The raters were not able to perceive the occlusal plane located on the right side either in the male image or female image (left side). The results of the scanpath on the female [Table/Fig-4a-c] and male images [Table/Fig-4d-f] showed that the scanpath was strongly concentrated on both eyes and the mouth, forming a triangle between the right eye, left eye, and mouth.
Scanpath of the occlusal plane cant to the left side (female). A: 0°; B: 2°; C: 2.5°, and to the right side (male). D: 0°; E: 2°; F: 2.5°.
Analysis of the descriptive statistics and results of the ANOVA test comparing the rotation of the occlusal plane in both genders against the number of fixations on AOIs are presented in [Table/Fig-5], thereby demonstrating statistically significant differences according to the number of fixations at the mouth and menton (p<0.05).
Comparison of the occlusal plane cant with number of fixations.
|Variables||Mean grade (±SD)|
|Degrees female||Degrees male|
|Number of fixation at mouth||1.53 (±0.810)ABC||1.72 (±0.849)ABC||1.93 (±1.016)AB||1.30 (±0.465)ABC||1.30 (±0.470)ABC||1.30 (±0.637)AC||0.020*|
|Number of fixation at menton||2.00 (±0.00)A||1.67 (±0.577)AB||1.00 (±0.00)B||1.50 (±0.707)AB||1.00 (±0.000)B||1.20 (±0.447)AB||0.048*|
|Number of fixation at right eye||1.65 (±0.978)A||1.35 (±0.587)A||1.44 (±0.847)A||1.41 (±0.733)A||1.61 (±0.728)A||1.47 (±0.776)A||0.729|
|Number of fixations at left eye||1.74 (±0.984)A||1.40 (±0.707)A||1.71 (±0.938)A||1.48 (±0.712)A||1.58 (±0.683)A||1.26 (±0.514)A||0.166|
*Statistically significant at α=0.05, ANOVA test results
Superscript letters, values with the same letters in the superscript among observers, do not differ significantly (p>0.05)
The number of fixations on the AOI of the mouth presented statistically significant differences in relation to the occlusal plane cant on the magnitude of group with 2.5°of the male image when compared to the group with 2.5° female image (p<0.05). It means that the group of females presented with a higher number of fixations when compared to the group of males. For the 0° and 2° occlusal plane cant did not presented significant difference (p>0.05).

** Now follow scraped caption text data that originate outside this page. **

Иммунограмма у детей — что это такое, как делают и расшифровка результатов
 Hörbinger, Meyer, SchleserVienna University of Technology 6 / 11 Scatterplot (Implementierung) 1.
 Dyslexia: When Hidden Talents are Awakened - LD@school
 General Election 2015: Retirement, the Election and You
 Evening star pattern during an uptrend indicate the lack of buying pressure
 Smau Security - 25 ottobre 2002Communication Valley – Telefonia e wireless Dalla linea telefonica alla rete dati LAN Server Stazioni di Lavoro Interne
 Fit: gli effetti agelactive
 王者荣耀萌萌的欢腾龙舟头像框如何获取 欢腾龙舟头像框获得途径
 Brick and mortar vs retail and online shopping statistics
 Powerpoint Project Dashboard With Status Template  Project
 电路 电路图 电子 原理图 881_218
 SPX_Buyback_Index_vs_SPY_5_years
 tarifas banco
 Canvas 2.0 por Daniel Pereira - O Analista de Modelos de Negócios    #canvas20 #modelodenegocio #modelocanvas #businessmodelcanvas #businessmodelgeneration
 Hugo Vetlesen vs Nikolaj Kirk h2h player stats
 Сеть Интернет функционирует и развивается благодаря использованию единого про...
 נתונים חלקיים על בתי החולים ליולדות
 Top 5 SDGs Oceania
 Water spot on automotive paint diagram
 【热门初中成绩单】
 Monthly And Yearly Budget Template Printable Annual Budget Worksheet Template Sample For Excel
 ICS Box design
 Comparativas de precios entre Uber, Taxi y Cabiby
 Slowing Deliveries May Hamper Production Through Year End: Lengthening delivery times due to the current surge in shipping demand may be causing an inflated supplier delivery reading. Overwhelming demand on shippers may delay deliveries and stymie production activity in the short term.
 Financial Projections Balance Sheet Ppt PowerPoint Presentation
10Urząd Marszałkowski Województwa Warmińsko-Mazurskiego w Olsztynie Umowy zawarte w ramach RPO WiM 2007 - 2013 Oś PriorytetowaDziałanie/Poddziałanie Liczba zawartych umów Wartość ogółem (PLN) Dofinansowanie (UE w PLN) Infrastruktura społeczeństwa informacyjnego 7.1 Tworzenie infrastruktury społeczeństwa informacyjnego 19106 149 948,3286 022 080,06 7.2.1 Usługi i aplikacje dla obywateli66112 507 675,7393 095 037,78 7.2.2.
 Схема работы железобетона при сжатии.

The number of fixations on the AOI of the menton features statistically significant differences in relation to the occlusal plane cant when the image of the group with 0° female was compared to the group of 2.5° female (p<0.05). The occlusal plane cant presented statistically significant differences when the image of the group 0° female was compared to the group of 2° male.(p<0.05) [Table/Fig-5].
The number of fixations on the AOI of the eyes did not present statistically significant differences for any magnitude of the occlusal plane (p>0.05).
Photographs are the most common way of diagnosing rotation in the occlusal plane and is an important resource of study for smile aesthetics. Rotation of the occlusal plane canting usually is a complex treatment because can cause additional asymmetry during orthodontic treatment and uncertain stability of treatment [8,13].
The objective of this study was to evaluate smile aesthetics of the occlusal plane cant via tracking by laypeople. In the current study, experts including prosthetists, periodontists and orthodontists could have been included because they are more directly linked to aesthetic rehabilitation, but only laypeople were requested to assess the images. Laypeople do not have any specific technical knowledge about the arrangement and disposition of the smile and are the most important group because their opinion is imperative for evaluating the ever changing aesthetic patterns .
The occlusal plane of 2° was evaluated as aesthetically acceptable and was not perceived by orthodontists, general dentists, and laypersons . Indeed, Kokich VO et al., concluded that laypersons were unable to detect this kind of asymmetry until it reached a 4° inclination .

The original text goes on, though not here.